Extrait:

Je pense que «cool» définit une légèreté d’esprit, proche de la poésie, en contradiction avec notre époque si obsédée par le temps, le faire, «faire vite», ne pas perdre son temps. Aussi à la question posée «Aujourd’hui qu’as-tu fait ?» j’aime bien répondre, «RIEN». Rien est actuellement un luxe. Il faut toutefois se méfier du mot cool, avec on peut bien faire naufrage.
Dire que tu ne fais «rien», c’est s’attaquer à la «valeur travail». En reprenant l’idée de Paul Lafargue (cf le droit à la paresse), comment est-il possible aujourd’hui de se revendiquer de la jouissance et non de la souffrance ?
Le verbe s’attaquer semble trop ferme pour moi qui suis un doux rêveur. Je pense qu'être artiste c’est voir le temps venir et je prends le mien. Je préfère admirer ou évaluer la valeur du travail ou du non-travail d’une œuvre d'art.

Consigne: Reproduisez tel quel le passage de l'extrait qui commence aux mots "Je pense que" et s'arrête après "la souffrance ?". Les entrées forment un matériau distinct de l'extrait.

Relevé des données:
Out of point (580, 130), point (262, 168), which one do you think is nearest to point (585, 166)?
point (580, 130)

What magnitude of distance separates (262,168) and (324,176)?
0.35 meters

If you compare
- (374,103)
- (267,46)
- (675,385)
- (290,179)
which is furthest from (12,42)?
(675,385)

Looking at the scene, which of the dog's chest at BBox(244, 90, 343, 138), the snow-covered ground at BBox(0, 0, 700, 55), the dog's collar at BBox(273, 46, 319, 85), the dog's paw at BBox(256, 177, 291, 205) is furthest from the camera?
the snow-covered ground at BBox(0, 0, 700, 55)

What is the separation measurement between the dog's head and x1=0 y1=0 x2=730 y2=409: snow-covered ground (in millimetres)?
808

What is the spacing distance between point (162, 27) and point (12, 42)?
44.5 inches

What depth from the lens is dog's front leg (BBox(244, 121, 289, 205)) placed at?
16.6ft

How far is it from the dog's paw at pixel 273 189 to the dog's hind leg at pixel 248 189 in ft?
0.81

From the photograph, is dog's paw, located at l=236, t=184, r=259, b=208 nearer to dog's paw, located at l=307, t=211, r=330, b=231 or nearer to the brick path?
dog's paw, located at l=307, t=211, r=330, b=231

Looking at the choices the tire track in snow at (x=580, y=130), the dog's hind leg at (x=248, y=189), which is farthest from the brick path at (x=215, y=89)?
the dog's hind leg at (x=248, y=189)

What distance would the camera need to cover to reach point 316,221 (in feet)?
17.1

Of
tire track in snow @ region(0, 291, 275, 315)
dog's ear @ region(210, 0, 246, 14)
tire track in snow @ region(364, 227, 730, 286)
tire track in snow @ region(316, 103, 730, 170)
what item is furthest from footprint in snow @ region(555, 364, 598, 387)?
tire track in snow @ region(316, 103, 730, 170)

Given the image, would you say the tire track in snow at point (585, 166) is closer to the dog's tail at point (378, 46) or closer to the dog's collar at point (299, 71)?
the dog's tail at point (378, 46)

Exercice corrigé:
Je pense que «cool» définit une légèreté d’esprit, proche de la poésie, en contradiction avec notre époque si obsédée par le temps, le faire, «faire vite», ne pas perdre son temps. Aussi à la question posée «Aujourd’hui qu’as-tu fait ?» j’aime bien répondre, «RIEN». Rien est actuellement un luxe. Il faut toutefois se méfier du mot cool, avec on peut bien faire naufrage.
Dire que tu ne fais «rien», c’est s’attaquer à la «valeur travail». En reprenant l’idée de Paul Lafargue (cf le droit à la paresse), comment est-il possible aujourd’hui de se revendiquer de la jouissance et non de la souffrance ?